PLACE YOUR VOTE BELOW

  • Neil Moores

    The Agents should fine the tenants...but no doubt there would be an outcry or this would be illegal............. or they should evict them (and we all know a judge wouldn't agree to that in a hurry)..........
    Here's a whacky idea.....the council should stop enabling people's ineptitude and actually prosecute the offenders. I hate to think how these guys can get through a degree course when they can't work out how to put a bin out properly!

  • jeremy clarke

    If the council, the waste company and the agent know that there are only 2 bins available and that is insufficient then the waste company needs to provide more bins to the property. No doubt the local council police the collection schedule so they need to liaise with the tenants and educate on usage. The agent then might have a chance of keeping on top of things but without the tools and the direction the problem will persist.

  • icon

    There is a deep down problem for this 'fiasco' and it is entirely the fault of councils and waste management policy.

    I have properties in an area well away from where I live. I go to block management and leaseholder management meetings and this problem comes up all most every time. It even came up on a camp site I visited on holiday.

    The problem: People in these HMOs come from all over the country/world. Every where they come from has different rubbish reclining arrangements and as an added extra, different use regulations for the colour of the bins and sacks. How in the name of your favourite deity how are strangers in a new town going to know what to do? There are two answers.

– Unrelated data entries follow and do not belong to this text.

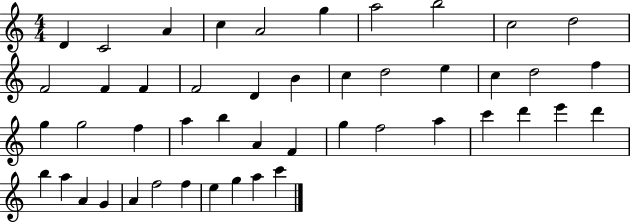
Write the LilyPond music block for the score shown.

{
  \clef treble
  \numericTimeSignature
  \time 4/4
  \key c \major
  d'4 c'2 a'4 | c''4 a'2 g''4 | a''2 b''2 | c''2 d''2 | \break f'2 f'4 f'4 | f'2 d'4 b'4 | c''4 d''2 e''4 | c''4 d''2 f''4 | \break g''4 g''2 f''4 | a''4 b''4 a'4 f'4 | g''4 f''2 a''4 | c'''4 d'''4 e'''4 d'''4 | \break b''4 a''4 a'4 g'4 | a'4 f''2 f''4 | e''4 g''4 a''4 c'''4 | \bar "|."
}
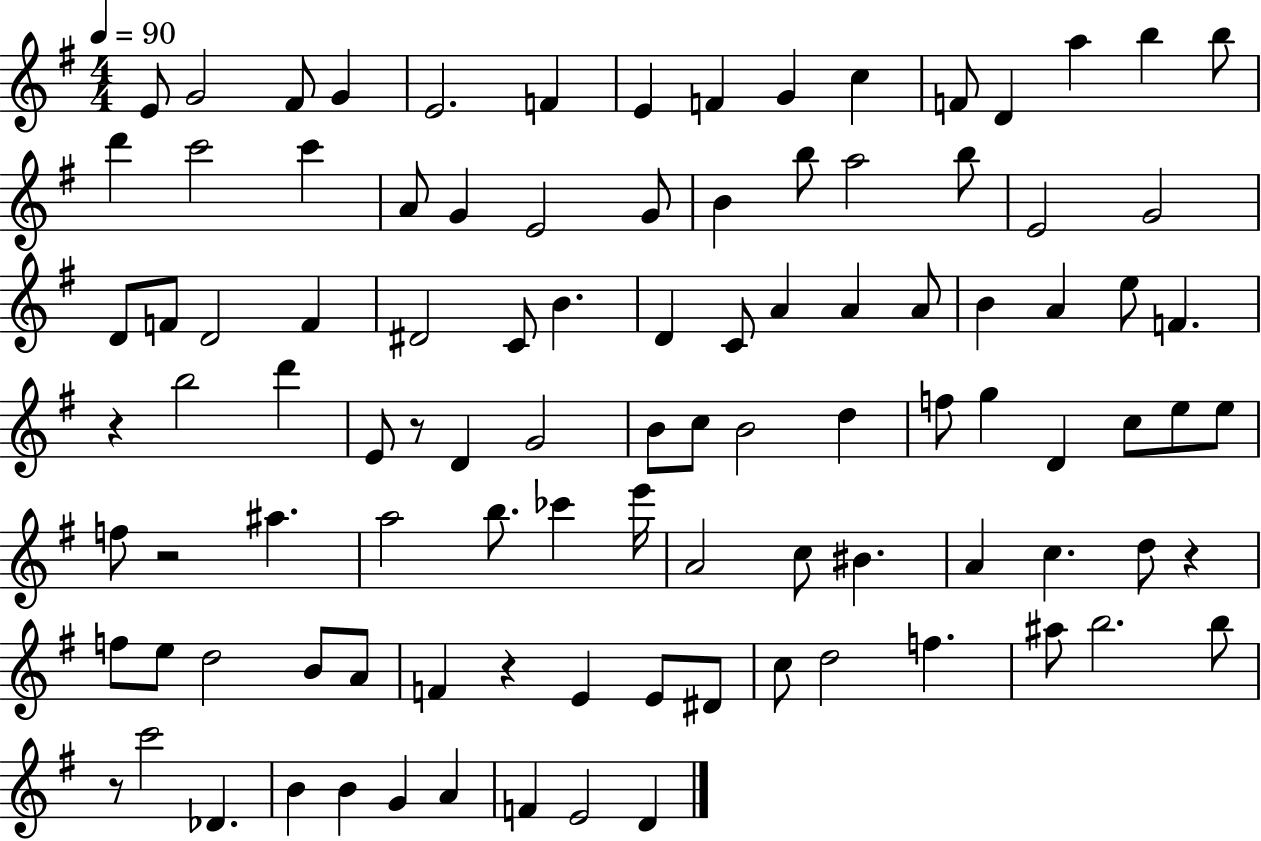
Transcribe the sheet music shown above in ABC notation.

X:1
T:Untitled
M:4/4
L:1/4
K:G
E/2 G2 ^F/2 G E2 F E F G c F/2 D a b b/2 d' c'2 c' A/2 G E2 G/2 B b/2 a2 b/2 E2 G2 D/2 F/2 D2 F ^D2 C/2 B D C/2 A A A/2 B A e/2 F z b2 d' E/2 z/2 D G2 B/2 c/2 B2 d f/2 g D c/2 e/2 e/2 f/2 z2 ^a a2 b/2 _c' e'/4 A2 c/2 ^B A c d/2 z f/2 e/2 d2 B/2 A/2 F z E E/2 ^D/2 c/2 d2 f ^a/2 b2 b/2 z/2 c'2 _D B B G A F E2 D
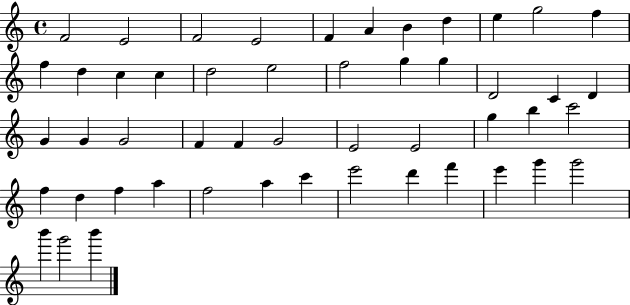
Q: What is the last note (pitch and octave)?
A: B6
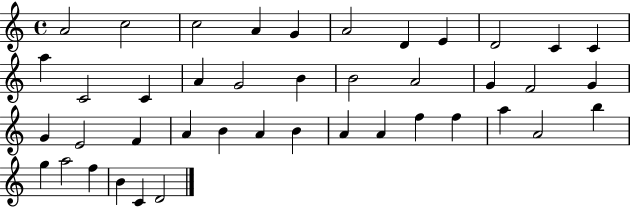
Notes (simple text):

A4/h C5/h C5/h A4/q G4/q A4/h D4/q E4/q D4/h C4/q C4/q A5/q C4/h C4/q A4/q G4/h B4/q B4/h A4/h G4/q F4/h G4/q G4/q E4/h F4/q A4/q B4/q A4/q B4/q A4/q A4/q F5/q F5/q A5/q A4/h B5/q G5/q A5/h F5/q B4/q C4/q D4/h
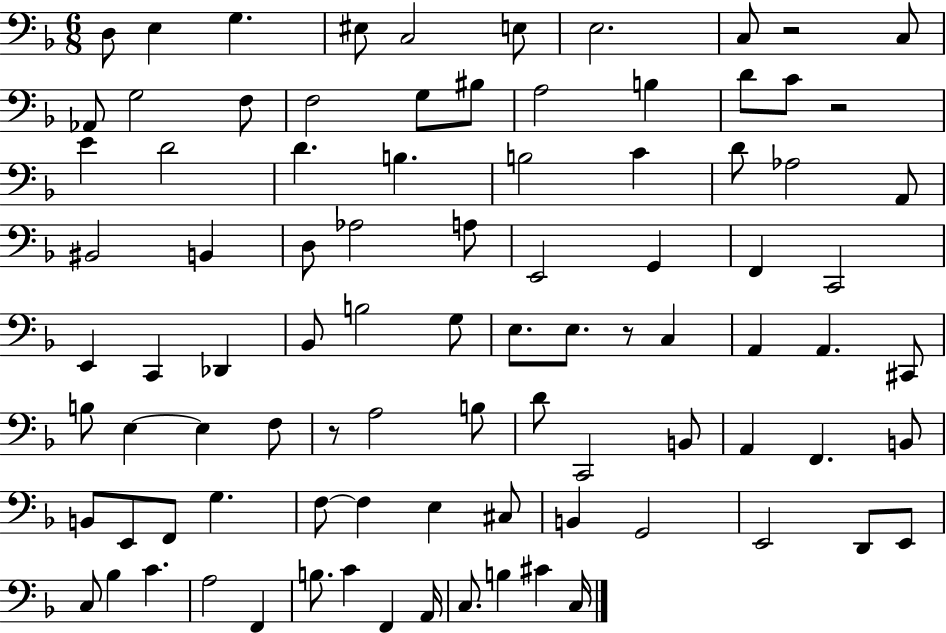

    1. The council trains every new arrival at the HMO when they take up residence (!??). It is not the lettings agent responsibility as residents pay council tax and that is the route that rubbish collection is organized.

    2. The camp site owner explained this to me. Provide all the relevant bins to keep everyone happy. This also satisfies inspections and gives goody points for obtaining tourism grants.
    Collect the bins up and pool all the wast in large dump bins. Next send it all off together as industrial waste. Of course this is an expense but it is less so than constant argument, fines and loss of grants.

    Funnily enough my block agent does exactly the same thing. Here the only remaining problem is large items such as beds and old baths. This is within the scope of what the agent can handle and costs are billed back to the block charge - as are the industrial waste charges.

  • Property  Guru

    Im sure in other countries our councils would be seen as unfit for purpose.

  • icon

    I think it’s a little unfair to continually highlight student accommodation. I own/manage 4 HMO’s - all “professional” lets with working individuals in their 20-30’s. I provide them with the appropriate recycling bins and leaflets from the council on how to recycle, but they all still struggle to get it right. This generation just don’t seem to care, they’re more interested in social media than recycling. The council needs to come up with an easier recycling scheme and retail in general need to come up with a way of using less packaging around their products. As more and more landlords are squeezed out of the industry and renters end up in government provided accommodation, the council will then finally wake up as to what a challenge this is - then maybe they’ll do something productive! Landlords/letting agents are subject to a witch hunt on all fronts. When we have moved to a different industry the government and local councils will have a real problem to deal with. My message to the powers that be is “be careful what you wish for”.